La péridurale – administrée quand on est sûr que le travail a commencé, si l’anesthésiste est disponible et s’il n’arrive pas trop tard – vous laisse largement le temps d’expérimenter l’incomparable sensation d’avoir un petit alien qui vous dévore le ventre. Paraît que l’accouchement est une « formalité » pour certaines, il s’apparente plutôt à un stage de survie pour toutes celles que je connais.
De toute façon, en France, c’est tout ou rien : soit vous renoncez à la péridurale et vous morflez pleinement, soit la péridurale vous débarrasse de la douleur mais au risque de ne plus rien sentir du tout. Ce n’est pourtant pas une fatalité, mais une « facilité » de chez nous… J’ai ainsi appris avec stupéfaction que cette méthode anti-douleur, vieille de 60 ans, n’est pas la seule qui existe, c’est juste la seule pratiquée en France. Dans les pays nordiques en particulier, seuls 20% des accouchements se font sous péridurale, les alternatives étant l’inhalation de gaz anesthésiques ou l’administration d’agents morphiniques. La particularité de ces traitements ? Ils exigent une disponibilité accrue du personnel médical mais permettent à la patiente de contrôler elle-même l’administration du produit, si bien que ces méthodes s’avèrent plus satisfaisantes pour la parturiente alors que le soulagement de la douleur est moins complet. Le recours systématique à la péridurale (comme à l’épisiotomie, déjà évoquée ici, mais aussi à la position allongée jambe en l’air qui, aux dires même de notre conférencier, s’avère une « aberration » contre-nature) est donc encore une fois le reflet de la façon dont on traite les femmes enceintes en France.

→ Activités
• 1. D'après le texte sur la péridurale, quelle proportion des accouchements se fait sous péridurale dans les pays nordiques ?
• 2. Recopiez le passage du texte sur la péridurale depuis « La péridurale – » jusqu'à « que je connais. » inclus.

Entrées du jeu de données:
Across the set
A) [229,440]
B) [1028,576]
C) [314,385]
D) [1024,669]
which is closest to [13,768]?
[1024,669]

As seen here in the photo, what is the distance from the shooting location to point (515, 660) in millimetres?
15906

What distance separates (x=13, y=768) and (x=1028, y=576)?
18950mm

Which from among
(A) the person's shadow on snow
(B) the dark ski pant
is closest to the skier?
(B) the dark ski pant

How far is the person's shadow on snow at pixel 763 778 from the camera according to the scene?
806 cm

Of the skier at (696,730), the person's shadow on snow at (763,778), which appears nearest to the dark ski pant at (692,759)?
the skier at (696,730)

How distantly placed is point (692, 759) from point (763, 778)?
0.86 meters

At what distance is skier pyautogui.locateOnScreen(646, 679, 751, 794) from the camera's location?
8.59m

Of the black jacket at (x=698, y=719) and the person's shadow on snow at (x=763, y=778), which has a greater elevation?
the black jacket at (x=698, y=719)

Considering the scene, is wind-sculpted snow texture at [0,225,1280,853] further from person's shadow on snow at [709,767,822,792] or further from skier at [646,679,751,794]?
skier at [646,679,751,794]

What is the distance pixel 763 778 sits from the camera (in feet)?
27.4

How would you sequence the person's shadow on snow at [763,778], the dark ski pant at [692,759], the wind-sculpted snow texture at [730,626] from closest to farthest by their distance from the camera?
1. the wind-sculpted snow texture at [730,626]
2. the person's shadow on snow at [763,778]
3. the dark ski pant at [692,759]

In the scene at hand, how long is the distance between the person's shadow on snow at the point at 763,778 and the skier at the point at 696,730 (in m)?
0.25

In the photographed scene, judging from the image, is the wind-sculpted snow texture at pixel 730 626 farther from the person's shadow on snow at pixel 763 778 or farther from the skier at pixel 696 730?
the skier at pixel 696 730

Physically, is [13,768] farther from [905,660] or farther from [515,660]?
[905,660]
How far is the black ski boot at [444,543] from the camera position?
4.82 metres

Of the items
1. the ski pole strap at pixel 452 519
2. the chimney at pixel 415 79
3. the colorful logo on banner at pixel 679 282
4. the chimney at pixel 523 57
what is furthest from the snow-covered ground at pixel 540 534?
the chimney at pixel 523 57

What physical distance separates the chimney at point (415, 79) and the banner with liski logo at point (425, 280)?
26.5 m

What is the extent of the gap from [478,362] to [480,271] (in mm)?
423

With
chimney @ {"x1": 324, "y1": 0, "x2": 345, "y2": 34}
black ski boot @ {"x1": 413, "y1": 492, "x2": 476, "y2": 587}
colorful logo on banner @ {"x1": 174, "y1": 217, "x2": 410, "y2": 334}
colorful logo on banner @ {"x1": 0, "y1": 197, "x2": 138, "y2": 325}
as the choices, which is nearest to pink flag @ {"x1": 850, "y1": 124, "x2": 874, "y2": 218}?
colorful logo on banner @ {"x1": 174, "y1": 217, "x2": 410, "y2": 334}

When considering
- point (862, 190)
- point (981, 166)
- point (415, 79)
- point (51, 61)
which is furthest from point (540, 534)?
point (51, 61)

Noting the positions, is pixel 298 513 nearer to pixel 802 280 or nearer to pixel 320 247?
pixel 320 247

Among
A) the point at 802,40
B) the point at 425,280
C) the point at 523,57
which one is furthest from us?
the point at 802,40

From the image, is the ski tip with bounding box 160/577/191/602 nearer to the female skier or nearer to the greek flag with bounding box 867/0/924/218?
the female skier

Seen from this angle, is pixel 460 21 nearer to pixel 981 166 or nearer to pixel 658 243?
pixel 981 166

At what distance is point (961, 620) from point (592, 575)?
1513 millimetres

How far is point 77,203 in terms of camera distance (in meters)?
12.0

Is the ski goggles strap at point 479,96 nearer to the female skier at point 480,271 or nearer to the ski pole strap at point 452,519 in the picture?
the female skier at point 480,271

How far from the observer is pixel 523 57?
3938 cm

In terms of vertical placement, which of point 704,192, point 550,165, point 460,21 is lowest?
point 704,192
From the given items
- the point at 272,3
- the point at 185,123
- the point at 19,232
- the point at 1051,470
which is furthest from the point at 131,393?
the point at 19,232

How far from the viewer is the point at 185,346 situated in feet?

→ Réponses attendues
• 1. Seuls 20 % des accouchements.

• 2.
La péridurale – administrée quand on est sûr que le travail a commencé, si l’anesthésiste est disponible et s’il n’arrive pas trop tard – vous laisse largement le temps d’expérimenter l’incomparable sensation d’avoir un petit alien qui vous dévore le ventre. Paraît que l’accouchement est une « formalité » pour certaines, il s’apparente plutôt à un stage de survie pour toutes celles que je connais.